Ministério Público denuncia João de Deus sob a acusação de abuso sexual

Crimes são os de violação sexual e estupro de vulnerável; defesa não se manifestou

Estelita Hass Carazzai
Curitiba

O Ministério Público de Goiás apresentou nesta sexta-feira (28) a primeira denúncia contra o médium João Teixeira de Faria, o João de Deus, preso sob suspeita de abusar sexualmente de mulheres durante atendimentos espirituais em Abadiânia, no interior do estado.

Ele foi denunciado sob acusação de dois crimes de violação sexual mediante fraude e dois estupros de vulneráveis.

Os fatos ocorreram em 2018, segundo a promotora ​Gabriella de Queiroz –entre os meses de abril e outubro.
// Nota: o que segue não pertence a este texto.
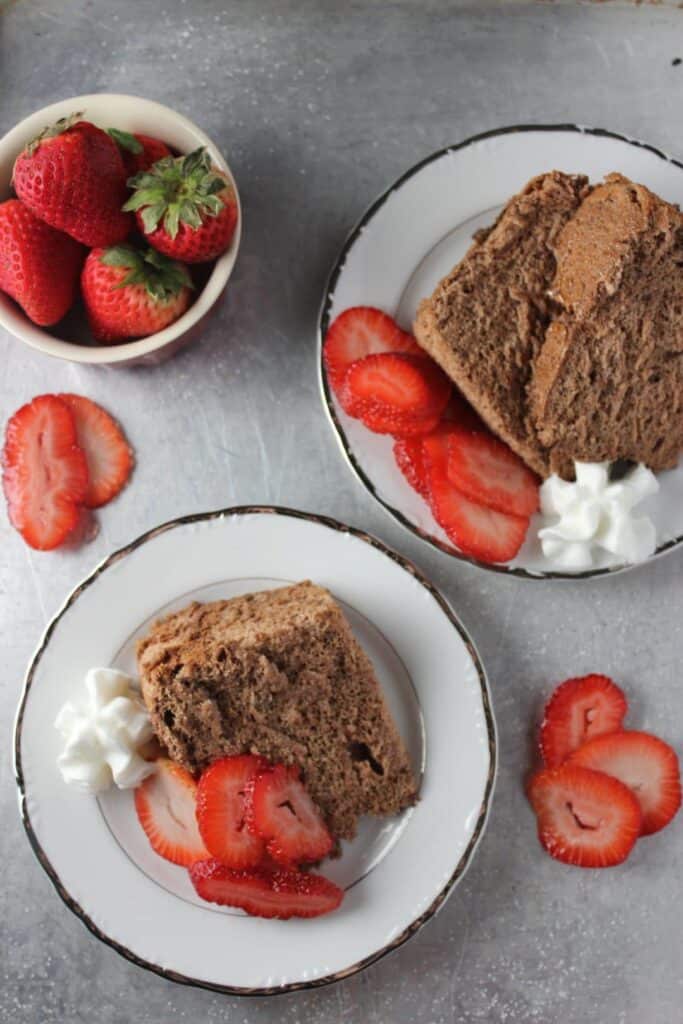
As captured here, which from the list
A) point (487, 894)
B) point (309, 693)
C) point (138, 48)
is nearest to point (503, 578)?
point (309, 693)

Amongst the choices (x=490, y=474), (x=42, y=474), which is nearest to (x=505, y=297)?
(x=490, y=474)

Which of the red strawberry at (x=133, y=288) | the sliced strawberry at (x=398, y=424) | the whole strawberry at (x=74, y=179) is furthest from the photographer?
the sliced strawberry at (x=398, y=424)

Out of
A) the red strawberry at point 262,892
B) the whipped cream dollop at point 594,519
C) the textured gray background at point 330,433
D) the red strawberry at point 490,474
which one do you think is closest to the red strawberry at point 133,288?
the textured gray background at point 330,433

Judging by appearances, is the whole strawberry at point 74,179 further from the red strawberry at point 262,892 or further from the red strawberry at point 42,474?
the red strawberry at point 262,892

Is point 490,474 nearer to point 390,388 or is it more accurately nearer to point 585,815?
point 390,388

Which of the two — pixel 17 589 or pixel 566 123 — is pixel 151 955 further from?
pixel 566 123
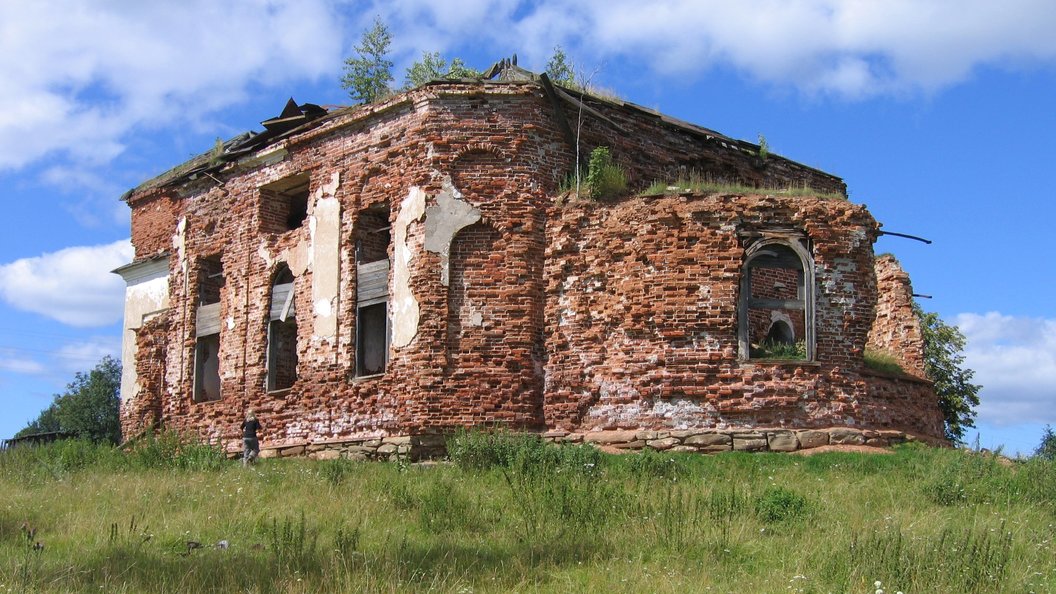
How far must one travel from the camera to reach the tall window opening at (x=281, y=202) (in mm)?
21031

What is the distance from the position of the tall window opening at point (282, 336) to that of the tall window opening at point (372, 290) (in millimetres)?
1813

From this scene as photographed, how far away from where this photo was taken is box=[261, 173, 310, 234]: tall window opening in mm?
21031

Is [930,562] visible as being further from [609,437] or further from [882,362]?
[882,362]

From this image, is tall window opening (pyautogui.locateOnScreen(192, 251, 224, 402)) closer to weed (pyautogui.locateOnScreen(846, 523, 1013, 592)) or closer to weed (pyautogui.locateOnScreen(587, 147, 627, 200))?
weed (pyautogui.locateOnScreen(587, 147, 627, 200))

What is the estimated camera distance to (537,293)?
17656 millimetres

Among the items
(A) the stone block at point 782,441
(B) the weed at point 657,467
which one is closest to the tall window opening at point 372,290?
(B) the weed at point 657,467

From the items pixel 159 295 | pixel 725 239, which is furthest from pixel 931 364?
pixel 159 295

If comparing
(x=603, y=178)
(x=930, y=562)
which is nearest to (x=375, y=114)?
(x=603, y=178)

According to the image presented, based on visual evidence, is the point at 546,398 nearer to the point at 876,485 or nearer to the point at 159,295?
the point at 876,485

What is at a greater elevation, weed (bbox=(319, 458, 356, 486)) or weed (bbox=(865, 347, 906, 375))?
weed (bbox=(865, 347, 906, 375))

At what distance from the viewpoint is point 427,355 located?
1731 cm

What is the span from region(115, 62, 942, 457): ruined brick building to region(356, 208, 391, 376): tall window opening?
0.04 metres

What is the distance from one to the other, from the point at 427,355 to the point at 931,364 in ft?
44.9

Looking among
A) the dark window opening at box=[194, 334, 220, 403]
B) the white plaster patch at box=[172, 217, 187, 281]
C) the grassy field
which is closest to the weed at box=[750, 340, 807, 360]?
the grassy field
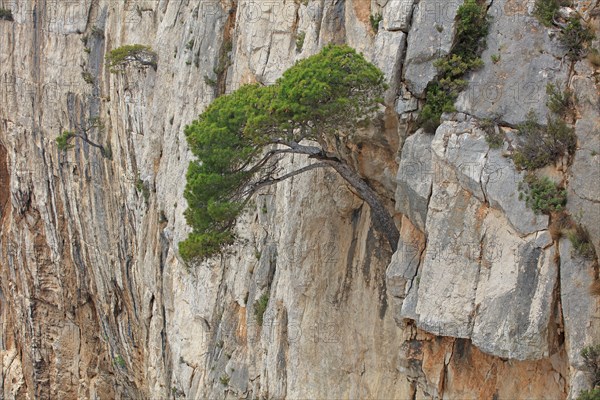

Mas a denúncia, que foi protocolada na tarde desta sexta e corre em segredo de justiça, contém os testemunhos de 19 mulheres, que relatam situações de abuso sexual ocorridas entre 1975 e 2018.

Dez desses casos estão prescritos, e cinco estão sob investigação. Todas as mulheres, porém, foram listadas como testemunhas.

“São depoimentos críveis, muito homogêneos. Grande parte das vítimas consegue provar que esteve no local, que passou por atendimento”, afirmou Queiroz. “Há laudos de profissionais, há pessoas que acompanharam as visitas e ouviram desabafos.”

A Justiça de Abadiânia ainda irá decidir se aceita ou não a denúncia. Caso o médium seja condenado pelos quatro crimes narrados, a pena pode chegar a 42 anos.

Em depoimento à Promotoria, o médium negou que tivesse praticado qualquer tipo de crime e afirmou não se lembrar das mulheres que o acusam. ​

Até agora, foram colhidos pelos promotores cerca de cem depoimentos formais de mulheres que afirmam terem sofrido abuso sexual pelo médium. 

Na semana passada, ele foi indiciado pela polícia em relação a um caso específico, de uma mulher de 40 anos, que disse ter sido forçada a massagear a sua barriga enquanto ele estava com o pênis para fora.

Segundo a promotoria, novas denúncias devem ser apresentadas nas próximas semanas, já que dezenas de outros casos, “até mais fortes”, de acordo com Queiroz, continuam sob investigação.

No total, cerca de 260 potenciais vítimas entraram em contato com o Ministério Público até agora. “É um quadro de horror”, afirmou a promotora.

Segundo ela, o Ministério Público entende que o silêncio das denunciantes durante tantos anos é natural.
“A vítima se sente culpada, sente medo, vergonha. Se pensarmos que hoje é difícil [denunciar violência sexual], imagine em 1975. Era um contexto de ainda mais medo, mais receio. Sobretudo em face de uma figura com tamanho poderio.”

O médium está detido preventivamente desde o último dia 16, quando se entregou à polícia.

Nesta quinta (27), a Justiça decretou o bloqueio de R$ 50 milhões de João de Deus, para fins de reparação de danos de potenciais vítimas.

A defesa de João de Deus ainda não se manifestou sobre a denúncia.